### [Your instructions]
For the word "mesomelas", copy every line of the material that includes it.

### [Available data]
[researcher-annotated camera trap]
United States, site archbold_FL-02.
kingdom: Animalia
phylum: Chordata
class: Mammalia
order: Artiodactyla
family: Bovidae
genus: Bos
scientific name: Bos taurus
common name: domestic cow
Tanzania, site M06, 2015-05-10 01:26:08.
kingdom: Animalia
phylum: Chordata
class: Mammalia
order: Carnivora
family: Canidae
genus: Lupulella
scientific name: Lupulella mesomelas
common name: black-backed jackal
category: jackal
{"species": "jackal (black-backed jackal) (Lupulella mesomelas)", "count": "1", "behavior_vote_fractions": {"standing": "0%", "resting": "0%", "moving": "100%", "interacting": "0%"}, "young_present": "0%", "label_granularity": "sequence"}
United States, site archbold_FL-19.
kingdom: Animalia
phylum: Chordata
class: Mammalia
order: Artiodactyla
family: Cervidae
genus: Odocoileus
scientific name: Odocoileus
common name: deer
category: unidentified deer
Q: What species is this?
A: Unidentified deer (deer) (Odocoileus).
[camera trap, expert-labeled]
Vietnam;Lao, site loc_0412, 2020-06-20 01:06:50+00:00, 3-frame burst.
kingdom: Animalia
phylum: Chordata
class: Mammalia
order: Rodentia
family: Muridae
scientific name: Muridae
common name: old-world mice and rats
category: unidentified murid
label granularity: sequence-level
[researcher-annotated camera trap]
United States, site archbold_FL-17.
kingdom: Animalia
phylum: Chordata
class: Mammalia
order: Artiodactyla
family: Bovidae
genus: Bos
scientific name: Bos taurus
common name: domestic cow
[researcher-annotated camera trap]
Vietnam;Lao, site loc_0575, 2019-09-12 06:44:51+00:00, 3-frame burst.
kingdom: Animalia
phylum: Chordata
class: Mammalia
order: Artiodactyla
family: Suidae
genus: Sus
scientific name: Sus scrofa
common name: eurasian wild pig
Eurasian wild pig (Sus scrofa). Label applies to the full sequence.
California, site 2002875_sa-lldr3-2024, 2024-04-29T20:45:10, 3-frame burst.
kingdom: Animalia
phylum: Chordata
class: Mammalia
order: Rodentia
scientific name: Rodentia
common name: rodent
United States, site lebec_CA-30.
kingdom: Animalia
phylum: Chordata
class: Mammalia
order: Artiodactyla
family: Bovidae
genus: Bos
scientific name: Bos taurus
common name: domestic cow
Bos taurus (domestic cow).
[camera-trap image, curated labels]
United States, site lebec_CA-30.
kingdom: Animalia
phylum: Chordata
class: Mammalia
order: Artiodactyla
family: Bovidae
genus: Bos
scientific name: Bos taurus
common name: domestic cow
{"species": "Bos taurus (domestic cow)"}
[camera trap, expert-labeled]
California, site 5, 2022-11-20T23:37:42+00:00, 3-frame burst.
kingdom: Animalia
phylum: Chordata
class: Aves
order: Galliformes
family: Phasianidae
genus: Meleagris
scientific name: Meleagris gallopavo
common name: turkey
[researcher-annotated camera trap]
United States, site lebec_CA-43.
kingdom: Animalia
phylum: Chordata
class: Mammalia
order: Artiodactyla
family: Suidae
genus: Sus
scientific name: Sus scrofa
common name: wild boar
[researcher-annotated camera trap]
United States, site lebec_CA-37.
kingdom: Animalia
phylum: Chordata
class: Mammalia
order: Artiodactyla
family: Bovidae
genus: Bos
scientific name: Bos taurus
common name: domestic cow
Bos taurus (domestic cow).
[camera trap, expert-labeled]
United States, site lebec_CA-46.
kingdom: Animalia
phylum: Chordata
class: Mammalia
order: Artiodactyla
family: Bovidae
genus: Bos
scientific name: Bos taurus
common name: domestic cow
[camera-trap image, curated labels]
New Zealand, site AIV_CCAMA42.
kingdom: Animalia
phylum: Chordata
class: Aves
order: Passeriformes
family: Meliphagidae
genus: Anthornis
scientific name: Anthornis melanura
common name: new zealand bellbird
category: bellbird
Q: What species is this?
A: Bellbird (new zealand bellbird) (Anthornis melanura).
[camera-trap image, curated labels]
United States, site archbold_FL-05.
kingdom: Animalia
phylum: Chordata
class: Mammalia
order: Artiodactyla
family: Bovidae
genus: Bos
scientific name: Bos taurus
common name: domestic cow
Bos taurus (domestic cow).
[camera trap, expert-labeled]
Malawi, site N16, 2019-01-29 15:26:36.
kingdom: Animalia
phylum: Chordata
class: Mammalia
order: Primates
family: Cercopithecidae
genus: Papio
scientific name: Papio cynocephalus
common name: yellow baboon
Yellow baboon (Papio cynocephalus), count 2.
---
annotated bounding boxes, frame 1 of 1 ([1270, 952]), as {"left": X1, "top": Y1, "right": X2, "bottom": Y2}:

### [Finished task]
scientific name: Lupulella mesomelas
{"species": "jackal (black-backed jackal) (Lupulella mesomelas)", "count": "1", "behavior_vote_fractions": {"standing": "0%", "resting": "0%", "moving": "100%", "interacting": "0%"}, "young_present": "0%", "label_granularity": "sequence"}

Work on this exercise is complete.